# KUTIPAN TEKS
_ _ _ _ _ _ _
Oleh : Epi Lisnawati
Program pemerintah tabungan perumahan rakyat (Tapera) yang baru digulirkan bak bola panas yang menuai banyak kritikan dari masyarakat. Pasalnya seluruh pekerja swasta dipaksa untuk ikut menjadi peserta. Maka semua pekerja informal misalnya para pelaku usaha UMKM, ojek online, satpam di lembaga swasta semuanya harus ikut program Tapera.
Pemerintah rencananya akan memberlakukan program Tapera untuk pekerja mandiri atau informal selambat-lambatnya pada tahun 2027. Setelah menuai kritikan dan penolakan yang keras dari masyarakat pemerintah pun menunda pelaksanaan Tapera ini. Namun sayang, pemerintah tidak membatalkan peraturan yang terkait dengan Tapera ini hanya diundur pelaksanaannya.
_ _ _ _ _ _ _
# YANG PERLU DIKERJAKAN
(a) Terjemahkan kalimat dari teks tentang Tapera ini ke dalam bahasa Inggris: "Pemerintah rencananya akan memberlakukan program Tapera untuk pekerja mandiri atau informal selambat-lambatnya pada tahun 2027."
(b) Lanjutkan teks tentang Tapera di atas, dimulai setelah kalimat terakhirnya.

# BAGIAN DATA
_ _ _ _ _ _ _
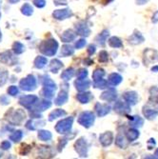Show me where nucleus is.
<instances>
[{"instance_id":"nucleus-58","label":"nucleus","mask_w":158,"mask_h":159,"mask_svg":"<svg viewBox=\"0 0 158 159\" xmlns=\"http://www.w3.org/2000/svg\"><path fill=\"white\" fill-rule=\"evenodd\" d=\"M84 63H86L87 65H92V64H93V60H91L90 58H88V59H85Z\"/></svg>"},{"instance_id":"nucleus-49","label":"nucleus","mask_w":158,"mask_h":159,"mask_svg":"<svg viewBox=\"0 0 158 159\" xmlns=\"http://www.w3.org/2000/svg\"><path fill=\"white\" fill-rule=\"evenodd\" d=\"M34 4L37 8H44L46 6V0H34Z\"/></svg>"},{"instance_id":"nucleus-32","label":"nucleus","mask_w":158,"mask_h":159,"mask_svg":"<svg viewBox=\"0 0 158 159\" xmlns=\"http://www.w3.org/2000/svg\"><path fill=\"white\" fill-rule=\"evenodd\" d=\"M47 63H48V60L44 56H37L34 59V67L36 69H43L47 65Z\"/></svg>"},{"instance_id":"nucleus-42","label":"nucleus","mask_w":158,"mask_h":159,"mask_svg":"<svg viewBox=\"0 0 158 159\" xmlns=\"http://www.w3.org/2000/svg\"><path fill=\"white\" fill-rule=\"evenodd\" d=\"M93 86L94 88L96 89H106L108 87V82L105 80V79H100V80H97V81H94L93 82Z\"/></svg>"},{"instance_id":"nucleus-34","label":"nucleus","mask_w":158,"mask_h":159,"mask_svg":"<svg viewBox=\"0 0 158 159\" xmlns=\"http://www.w3.org/2000/svg\"><path fill=\"white\" fill-rule=\"evenodd\" d=\"M108 36H109V31L104 30L101 34H98V36L96 37V41L98 42V44H99V45L104 46V45H105V43H106V41H107Z\"/></svg>"},{"instance_id":"nucleus-47","label":"nucleus","mask_w":158,"mask_h":159,"mask_svg":"<svg viewBox=\"0 0 158 159\" xmlns=\"http://www.w3.org/2000/svg\"><path fill=\"white\" fill-rule=\"evenodd\" d=\"M18 93H19V90H18V88H17L16 86H11L10 88L8 89V93H9L10 95H11V96H16V95H17Z\"/></svg>"},{"instance_id":"nucleus-12","label":"nucleus","mask_w":158,"mask_h":159,"mask_svg":"<svg viewBox=\"0 0 158 159\" xmlns=\"http://www.w3.org/2000/svg\"><path fill=\"white\" fill-rule=\"evenodd\" d=\"M117 98V92L115 89L111 88L107 91H105L101 95H100V99L108 101V102H112V101H115Z\"/></svg>"},{"instance_id":"nucleus-55","label":"nucleus","mask_w":158,"mask_h":159,"mask_svg":"<svg viewBox=\"0 0 158 159\" xmlns=\"http://www.w3.org/2000/svg\"><path fill=\"white\" fill-rule=\"evenodd\" d=\"M151 22L152 23H158V11H156L154 13H153V16H152V19H151Z\"/></svg>"},{"instance_id":"nucleus-17","label":"nucleus","mask_w":158,"mask_h":159,"mask_svg":"<svg viewBox=\"0 0 158 159\" xmlns=\"http://www.w3.org/2000/svg\"><path fill=\"white\" fill-rule=\"evenodd\" d=\"M143 114H144V116L146 117V119L153 120L158 116V110L148 107V106H145L144 109H143Z\"/></svg>"},{"instance_id":"nucleus-21","label":"nucleus","mask_w":158,"mask_h":159,"mask_svg":"<svg viewBox=\"0 0 158 159\" xmlns=\"http://www.w3.org/2000/svg\"><path fill=\"white\" fill-rule=\"evenodd\" d=\"M42 85H43V88H45V89L51 90L52 92L56 91V84L48 75H44L42 77Z\"/></svg>"},{"instance_id":"nucleus-26","label":"nucleus","mask_w":158,"mask_h":159,"mask_svg":"<svg viewBox=\"0 0 158 159\" xmlns=\"http://www.w3.org/2000/svg\"><path fill=\"white\" fill-rule=\"evenodd\" d=\"M75 37H76V34L73 30H67L61 35V40L65 43H69V42L74 41Z\"/></svg>"},{"instance_id":"nucleus-7","label":"nucleus","mask_w":158,"mask_h":159,"mask_svg":"<svg viewBox=\"0 0 158 159\" xmlns=\"http://www.w3.org/2000/svg\"><path fill=\"white\" fill-rule=\"evenodd\" d=\"M39 99L36 95H34V94H31V95H25V96H22L20 99H19V104L21 106H24L25 108L31 110L32 107L37 102Z\"/></svg>"},{"instance_id":"nucleus-41","label":"nucleus","mask_w":158,"mask_h":159,"mask_svg":"<svg viewBox=\"0 0 158 159\" xmlns=\"http://www.w3.org/2000/svg\"><path fill=\"white\" fill-rule=\"evenodd\" d=\"M115 145L121 149H126L127 147V143H126V140H125V137L121 134L117 135L116 138H115Z\"/></svg>"},{"instance_id":"nucleus-46","label":"nucleus","mask_w":158,"mask_h":159,"mask_svg":"<svg viewBox=\"0 0 158 159\" xmlns=\"http://www.w3.org/2000/svg\"><path fill=\"white\" fill-rule=\"evenodd\" d=\"M77 79H84L88 76V70L86 69H80L77 71Z\"/></svg>"},{"instance_id":"nucleus-31","label":"nucleus","mask_w":158,"mask_h":159,"mask_svg":"<svg viewBox=\"0 0 158 159\" xmlns=\"http://www.w3.org/2000/svg\"><path fill=\"white\" fill-rule=\"evenodd\" d=\"M109 45L111 47V48H114V49H118V48H121L123 47V43L121 41L120 38H118L117 36H112L109 39Z\"/></svg>"},{"instance_id":"nucleus-19","label":"nucleus","mask_w":158,"mask_h":159,"mask_svg":"<svg viewBox=\"0 0 158 159\" xmlns=\"http://www.w3.org/2000/svg\"><path fill=\"white\" fill-rule=\"evenodd\" d=\"M75 88L77 91L79 92H85L87 89L90 88L91 86V81L88 80L87 78H84V79H77L75 81Z\"/></svg>"},{"instance_id":"nucleus-50","label":"nucleus","mask_w":158,"mask_h":159,"mask_svg":"<svg viewBox=\"0 0 158 159\" xmlns=\"http://www.w3.org/2000/svg\"><path fill=\"white\" fill-rule=\"evenodd\" d=\"M67 143H68V139H67V138L60 139V141H59V143H58V151H59V152H61V151L64 149V147L67 145Z\"/></svg>"},{"instance_id":"nucleus-44","label":"nucleus","mask_w":158,"mask_h":159,"mask_svg":"<svg viewBox=\"0 0 158 159\" xmlns=\"http://www.w3.org/2000/svg\"><path fill=\"white\" fill-rule=\"evenodd\" d=\"M109 61V53L106 51H101L99 53V62L106 63Z\"/></svg>"},{"instance_id":"nucleus-62","label":"nucleus","mask_w":158,"mask_h":159,"mask_svg":"<svg viewBox=\"0 0 158 159\" xmlns=\"http://www.w3.org/2000/svg\"><path fill=\"white\" fill-rule=\"evenodd\" d=\"M2 156V152H1V151H0V157Z\"/></svg>"},{"instance_id":"nucleus-60","label":"nucleus","mask_w":158,"mask_h":159,"mask_svg":"<svg viewBox=\"0 0 158 159\" xmlns=\"http://www.w3.org/2000/svg\"><path fill=\"white\" fill-rule=\"evenodd\" d=\"M154 158H158V149H156V151L154 152Z\"/></svg>"},{"instance_id":"nucleus-6","label":"nucleus","mask_w":158,"mask_h":159,"mask_svg":"<svg viewBox=\"0 0 158 159\" xmlns=\"http://www.w3.org/2000/svg\"><path fill=\"white\" fill-rule=\"evenodd\" d=\"M76 152L80 157H87L88 155V143L84 138H80L75 142L74 145Z\"/></svg>"},{"instance_id":"nucleus-37","label":"nucleus","mask_w":158,"mask_h":159,"mask_svg":"<svg viewBox=\"0 0 158 159\" xmlns=\"http://www.w3.org/2000/svg\"><path fill=\"white\" fill-rule=\"evenodd\" d=\"M21 12L24 14V16H30L34 13V8L32 7V5L28 4V3H25L22 8H21Z\"/></svg>"},{"instance_id":"nucleus-29","label":"nucleus","mask_w":158,"mask_h":159,"mask_svg":"<svg viewBox=\"0 0 158 159\" xmlns=\"http://www.w3.org/2000/svg\"><path fill=\"white\" fill-rule=\"evenodd\" d=\"M67 114V112L64 111V110H61V109H56L54 111H52L50 115H49V121H53L54 119H57L59 117H63Z\"/></svg>"},{"instance_id":"nucleus-63","label":"nucleus","mask_w":158,"mask_h":159,"mask_svg":"<svg viewBox=\"0 0 158 159\" xmlns=\"http://www.w3.org/2000/svg\"><path fill=\"white\" fill-rule=\"evenodd\" d=\"M0 16H1V13H0Z\"/></svg>"},{"instance_id":"nucleus-28","label":"nucleus","mask_w":158,"mask_h":159,"mask_svg":"<svg viewBox=\"0 0 158 159\" xmlns=\"http://www.w3.org/2000/svg\"><path fill=\"white\" fill-rule=\"evenodd\" d=\"M62 67H63V64L59 59H52L50 64V70L52 74H57Z\"/></svg>"},{"instance_id":"nucleus-25","label":"nucleus","mask_w":158,"mask_h":159,"mask_svg":"<svg viewBox=\"0 0 158 159\" xmlns=\"http://www.w3.org/2000/svg\"><path fill=\"white\" fill-rule=\"evenodd\" d=\"M122 80H123L122 76L119 74H117V73L111 74L109 75V78H108V82L111 86H117V85H119L122 82Z\"/></svg>"},{"instance_id":"nucleus-52","label":"nucleus","mask_w":158,"mask_h":159,"mask_svg":"<svg viewBox=\"0 0 158 159\" xmlns=\"http://www.w3.org/2000/svg\"><path fill=\"white\" fill-rule=\"evenodd\" d=\"M11 142L8 141V140H5V141H3V142L1 143V149L4 150V151H7V150L11 149Z\"/></svg>"},{"instance_id":"nucleus-3","label":"nucleus","mask_w":158,"mask_h":159,"mask_svg":"<svg viewBox=\"0 0 158 159\" xmlns=\"http://www.w3.org/2000/svg\"><path fill=\"white\" fill-rule=\"evenodd\" d=\"M94 120H95L94 114L92 111H88L81 112L78 116V119H77L78 123L85 128L92 127L94 123Z\"/></svg>"},{"instance_id":"nucleus-61","label":"nucleus","mask_w":158,"mask_h":159,"mask_svg":"<svg viewBox=\"0 0 158 159\" xmlns=\"http://www.w3.org/2000/svg\"><path fill=\"white\" fill-rule=\"evenodd\" d=\"M2 39V34H1V31H0V41Z\"/></svg>"},{"instance_id":"nucleus-8","label":"nucleus","mask_w":158,"mask_h":159,"mask_svg":"<svg viewBox=\"0 0 158 159\" xmlns=\"http://www.w3.org/2000/svg\"><path fill=\"white\" fill-rule=\"evenodd\" d=\"M143 60H144L145 65L158 62V52L155 50H151V49L146 50L144 52V58H143Z\"/></svg>"},{"instance_id":"nucleus-53","label":"nucleus","mask_w":158,"mask_h":159,"mask_svg":"<svg viewBox=\"0 0 158 159\" xmlns=\"http://www.w3.org/2000/svg\"><path fill=\"white\" fill-rule=\"evenodd\" d=\"M155 144H156V142H155L154 138H151L148 141V149L149 150H151L153 148V146H155Z\"/></svg>"},{"instance_id":"nucleus-35","label":"nucleus","mask_w":158,"mask_h":159,"mask_svg":"<svg viewBox=\"0 0 158 159\" xmlns=\"http://www.w3.org/2000/svg\"><path fill=\"white\" fill-rule=\"evenodd\" d=\"M74 75V70L73 68H69L66 70H64L62 75H61V78L64 81H69L70 79L73 78V76Z\"/></svg>"},{"instance_id":"nucleus-54","label":"nucleus","mask_w":158,"mask_h":159,"mask_svg":"<svg viewBox=\"0 0 158 159\" xmlns=\"http://www.w3.org/2000/svg\"><path fill=\"white\" fill-rule=\"evenodd\" d=\"M95 51H96V48H95V46L94 45H90L89 46V48H88V53L90 54V55H93L94 52H95Z\"/></svg>"},{"instance_id":"nucleus-51","label":"nucleus","mask_w":158,"mask_h":159,"mask_svg":"<svg viewBox=\"0 0 158 159\" xmlns=\"http://www.w3.org/2000/svg\"><path fill=\"white\" fill-rule=\"evenodd\" d=\"M10 103V99L7 95H1L0 96V104L5 106V105H8Z\"/></svg>"},{"instance_id":"nucleus-15","label":"nucleus","mask_w":158,"mask_h":159,"mask_svg":"<svg viewBox=\"0 0 158 159\" xmlns=\"http://www.w3.org/2000/svg\"><path fill=\"white\" fill-rule=\"evenodd\" d=\"M113 140V134L111 132H106L102 134L99 135V142L101 143L103 147H108L112 143Z\"/></svg>"},{"instance_id":"nucleus-16","label":"nucleus","mask_w":158,"mask_h":159,"mask_svg":"<svg viewBox=\"0 0 158 159\" xmlns=\"http://www.w3.org/2000/svg\"><path fill=\"white\" fill-rule=\"evenodd\" d=\"M16 61V57H13L11 52L9 51H6V52H4L0 54V62H2L4 64L12 65V64H14Z\"/></svg>"},{"instance_id":"nucleus-48","label":"nucleus","mask_w":158,"mask_h":159,"mask_svg":"<svg viewBox=\"0 0 158 159\" xmlns=\"http://www.w3.org/2000/svg\"><path fill=\"white\" fill-rule=\"evenodd\" d=\"M86 44H87V42H86V40L85 39H79V40H77L76 41V43H75V48L76 49H82L83 47H85L86 46Z\"/></svg>"},{"instance_id":"nucleus-20","label":"nucleus","mask_w":158,"mask_h":159,"mask_svg":"<svg viewBox=\"0 0 158 159\" xmlns=\"http://www.w3.org/2000/svg\"><path fill=\"white\" fill-rule=\"evenodd\" d=\"M145 40L144 36L142 35L141 33L139 32H134L130 37H129V43L132 45H138V44H141L143 43Z\"/></svg>"},{"instance_id":"nucleus-27","label":"nucleus","mask_w":158,"mask_h":159,"mask_svg":"<svg viewBox=\"0 0 158 159\" xmlns=\"http://www.w3.org/2000/svg\"><path fill=\"white\" fill-rule=\"evenodd\" d=\"M69 99V96H68V93L67 91H61L60 93L58 94L54 100V104L57 105V106H61L63 104H65Z\"/></svg>"},{"instance_id":"nucleus-43","label":"nucleus","mask_w":158,"mask_h":159,"mask_svg":"<svg viewBox=\"0 0 158 159\" xmlns=\"http://www.w3.org/2000/svg\"><path fill=\"white\" fill-rule=\"evenodd\" d=\"M8 79V71L6 70L0 69V87L3 86Z\"/></svg>"},{"instance_id":"nucleus-56","label":"nucleus","mask_w":158,"mask_h":159,"mask_svg":"<svg viewBox=\"0 0 158 159\" xmlns=\"http://www.w3.org/2000/svg\"><path fill=\"white\" fill-rule=\"evenodd\" d=\"M53 2L55 5H66L67 0H54Z\"/></svg>"},{"instance_id":"nucleus-22","label":"nucleus","mask_w":158,"mask_h":159,"mask_svg":"<svg viewBox=\"0 0 158 159\" xmlns=\"http://www.w3.org/2000/svg\"><path fill=\"white\" fill-rule=\"evenodd\" d=\"M130 119V126L134 129H139L144 125V119H143L139 115H134V116H128Z\"/></svg>"},{"instance_id":"nucleus-36","label":"nucleus","mask_w":158,"mask_h":159,"mask_svg":"<svg viewBox=\"0 0 158 159\" xmlns=\"http://www.w3.org/2000/svg\"><path fill=\"white\" fill-rule=\"evenodd\" d=\"M37 135L41 141H50L52 138V135L49 131H39Z\"/></svg>"},{"instance_id":"nucleus-13","label":"nucleus","mask_w":158,"mask_h":159,"mask_svg":"<svg viewBox=\"0 0 158 159\" xmlns=\"http://www.w3.org/2000/svg\"><path fill=\"white\" fill-rule=\"evenodd\" d=\"M75 31H76V34L81 36H89L91 34V30L89 26H87V24L83 21L78 22L75 25Z\"/></svg>"},{"instance_id":"nucleus-11","label":"nucleus","mask_w":158,"mask_h":159,"mask_svg":"<svg viewBox=\"0 0 158 159\" xmlns=\"http://www.w3.org/2000/svg\"><path fill=\"white\" fill-rule=\"evenodd\" d=\"M52 16L57 20H64L73 16V11L70 9H63V10H56L53 11Z\"/></svg>"},{"instance_id":"nucleus-57","label":"nucleus","mask_w":158,"mask_h":159,"mask_svg":"<svg viewBox=\"0 0 158 159\" xmlns=\"http://www.w3.org/2000/svg\"><path fill=\"white\" fill-rule=\"evenodd\" d=\"M149 0H136V4L137 5H144V4H147V2Z\"/></svg>"},{"instance_id":"nucleus-1","label":"nucleus","mask_w":158,"mask_h":159,"mask_svg":"<svg viewBox=\"0 0 158 159\" xmlns=\"http://www.w3.org/2000/svg\"><path fill=\"white\" fill-rule=\"evenodd\" d=\"M57 49H58V42L52 38L44 40L39 45L40 52L47 56H53L56 53Z\"/></svg>"},{"instance_id":"nucleus-10","label":"nucleus","mask_w":158,"mask_h":159,"mask_svg":"<svg viewBox=\"0 0 158 159\" xmlns=\"http://www.w3.org/2000/svg\"><path fill=\"white\" fill-rule=\"evenodd\" d=\"M123 98L126 102L130 105V106H134L137 104L138 100H139V96H138V93L134 91H129V92H126L124 94H123Z\"/></svg>"},{"instance_id":"nucleus-59","label":"nucleus","mask_w":158,"mask_h":159,"mask_svg":"<svg viewBox=\"0 0 158 159\" xmlns=\"http://www.w3.org/2000/svg\"><path fill=\"white\" fill-rule=\"evenodd\" d=\"M151 71H153V73H158V65L153 66V67L151 68Z\"/></svg>"},{"instance_id":"nucleus-64","label":"nucleus","mask_w":158,"mask_h":159,"mask_svg":"<svg viewBox=\"0 0 158 159\" xmlns=\"http://www.w3.org/2000/svg\"><path fill=\"white\" fill-rule=\"evenodd\" d=\"M0 2H1V0H0Z\"/></svg>"},{"instance_id":"nucleus-4","label":"nucleus","mask_w":158,"mask_h":159,"mask_svg":"<svg viewBox=\"0 0 158 159\" xmlns=\"http://www.w3.org/2000/svg\"><path fill=\"white\" fill-rule=\"evenodd\" d=\"M19 87L23 91H26V92L34 91L36 89V87H37V82H36L35 77L34 75H28L27 77L23 78L20 81Z\"/></svg>"},{"instance_id":"nucleus-18","label":"nucleus","mask_w":158,"mask_h":159,"mask_svg":"<svg viewBox=\"0 0 158 159\" xmlns=\"http://www.w3.org/2000/svg\"><path fill=\"white\" fill-rule=\"evenodd\" d=\"M51 106H52V103L50 102V101H48V100H41V101L38 100L37 102L33 106L34 107L33 111H38V112L44 111L47 109H49Z\"/></svg>"},{"instance_id":"nucleus-9","label":"nucleus","mask_w":158,"mask_h":159,"mask_svg":"<svg viewBox=\"0 0 158 159\" xmlns=\"http://www.w3.org/2000/svg\"><path fill=\"white\" fill-rule=\"evenodd\" d=\"M113 109L118 114L121 115H126L131 111V106L126 101L125 102H123V101H116L113 106Z\"/></svg>"},{"instance_id":"nucleus-2","label":"nucleus","mask_w":158,"mask_h":159,"mask_svg":"<svg viewBox=\"0 0 158 159\" xmlns=\"http://www.w3.org/2000/svg\"><path fill=\"white\" fill-rule=\"evenodd\" d=\"M73 123H74V118L70 116L67 118L62 119L61 121H59L55 126V131L61 134H66L70 132L71 127H73Z\"/></svg>"},{"instance_id":"nucleus-40","label":"nucleus","mask_w":158,"mask_h":159,"mask_svg":"<svg viewBox=\"0 0 158 159\" xmlns=\"http://www.w3.org/2000/svg\"><path fill=\"white\" fill-rule=\"evenodd\" d=\"M23 137V133L22 131H16V132H13L11 135H10V140H11L12 142H19Z\"/></svg>"},{"instance_id":"nucleus-5","label":"nucleus","mask_w":158,"mask_h":159,"mask_svg":"<svg viewBox=\"0 0 158 159\" xmlns=\"http://www.w3.org/2000/svg\"><path fill=\"white\" fill-rule=\"evenodd\" d=\"M25 118H26V113L21 109L11 111V113H9V116H8L9 122L12 125H20L24 121Z\"/></svg>"},{"instance_id":"nucleus-45","label":"nucleus","mask_w":158,"mask_h":159,"mask_svg":"<svg viewBox=\"0 0 158 159\" xmlns=\"http://www.w3.org/2000/svg\"><path fill=\"white\" fill-rule=\"evenodd\" d=\"M41 94L44 96L45 98H47V99H52L54 96V92H52L51 90H48V89H45V88H43L42 91H41Z\"/></svg>"},{"instance_id":"nucleus-33","label":"nucleus","mask_w":158,"mask_h":159,"mask_svg":"<svg viewBox=\"0 0 158 159\" xmlns=\"http://www.w3.org/2000/svg\"><path fill=\"white\" fill-rule=\"evenodd\" d=\"M74 53V49L71 47L70 45H64L61 49V56L67 57V56H70Z\"/></svg>"},{"instance_id":"nucleus-14","label":"nucleus","mask_w":158,"mask_h":159,"mask_svg":"<svg viewBox=\"0 0 158 159\" xmlns=\"http://www.w3.org/2000/svg\"><path fill=\"white\" fill-rule=\"evenodd\" d=\"M94 110L97 113L98 116L100 117H104L108 113L111 111V106L108 104H101V103H96Z\"/></svg>"},{"instance_id":"nucleus-39","label":"nucleus","mask_w":158,"mask_h":159,"mask_svg":"<svg viewBox=\"0 0 158 159\" xmlns=\"http://www.w3.org/2000/svg\"><path fill=\"white\" fill-rule=\"evenodd\" d=\"M104 75H105V70L103 69H96L93 71V82L102 79Z\"/></svg>"},{"instance_id":"nucleus-24","label":"nucleus","mask_w":158,"mask_h":159,"mask_svg":"<svg viewBox=\"0 0 158 159\" xmlns=\"http://www.w3.org/2000/svg\"><path fill=\"white\" fill-rule=\"evenodd\" d=\"M149 102L158 106V87H151L150 89V99Z\"/></svg>"},{"instance_id":"nucleus-38","label":"nucleus","mask_w":158,"mask_h":159,"mask_svg":"<svg viewBox=\"0 0 158 159\" xmlns=\"http://www.w3.org/2000/svg\"><path fill=\"white\" fill-rule=\"evenodd\" d=\"M12 50L16 54H21L25 51V46L20 42H14L12 45Z\"/></svg>"},{"instance_id":"nucleus-30","label":"nucleus","mask_w":158,"mask_h":159,"mask_svg":"<svg viewBox=\"0 0 158 159\" xmlns=\"http://www.w3.org/2000/svg\"><path fill=\"white\" fill-rule=\"evenodd\" d=\"M140 135V133L138 132V129H134V128H132L131 129H129V131L126 133V136H127V139L130 141V142H133L135 141Z\"/></svg>"},{"instance_id":"nucleus-23","label":"nucleus","mask_w":158,"mask_h":159,"mask_svg":"<svg viewBox=\"0 0 158 159\" xmlns=\"http://www.w3.org/2000/svg\"><path fill=\"white\" fill-rule=\"evenodd\" d=\"M76 99L82 104H88L90 101L93 99V95L89 92H85V93L81 92L80 93H78L76 95Z\"/></svg>"}]
</instances>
_ _ _ _ _ _ _
# JAWABAN YANG DIHARAPKAN
(a) The government plans to implement the Tapera program for self-employed or informal workers by 2027 at the latest.

(b)
Polemik Tapera ramai setelah terbitnya Peraturan Pemerintah (PP) Nomor 21/2024 tentang Perubahan atas PP Nomor 25/2020 tentang Tabungan Perumahan Rakyat, yang diteken Presiden Jokowi pada 20 Mei 2024. Aturan anyar ini merupakan turunan dari UU Nomor 4/2016 tentang Tapera (UU Tapera).
Meski UU Tapera sudah lama disahkan, publik mulai merasa kecolongan setelah PP Nomor 21/2024 menegaskan skema Tapera tak hanya menyasar PNS/ASN dan TNI-Polri, namun juga pegawai swasta dan pekerja mandiri. Imbasnya, iuran wajib Tapera membebani peserta sebesar 3 persen penghasilan per bulan. Dipotong dari gaji bulanan pegawai 2,5 persen dan perusahaan penyedia kerja 0,5 persen. Adapun pekerja mandiri terbebani penuh 3 persen setiap bulan. (Tirto.co.id 5 Juni 2024)
Menurut UU Tapera ini proses pengelolaan Tapera dilakukan melalui penyimpanan oleh peserta secara periodik dalam jangka waktu tertentu yang hanya dapat dimanfaatkan untuk pembiayaan perumahan dan atau dikembalikan pokok simpanan berikut hasil pemupukannya setelah kepesertaan berakhir yakni saat pensiun atau berakhir kerja atau PHK.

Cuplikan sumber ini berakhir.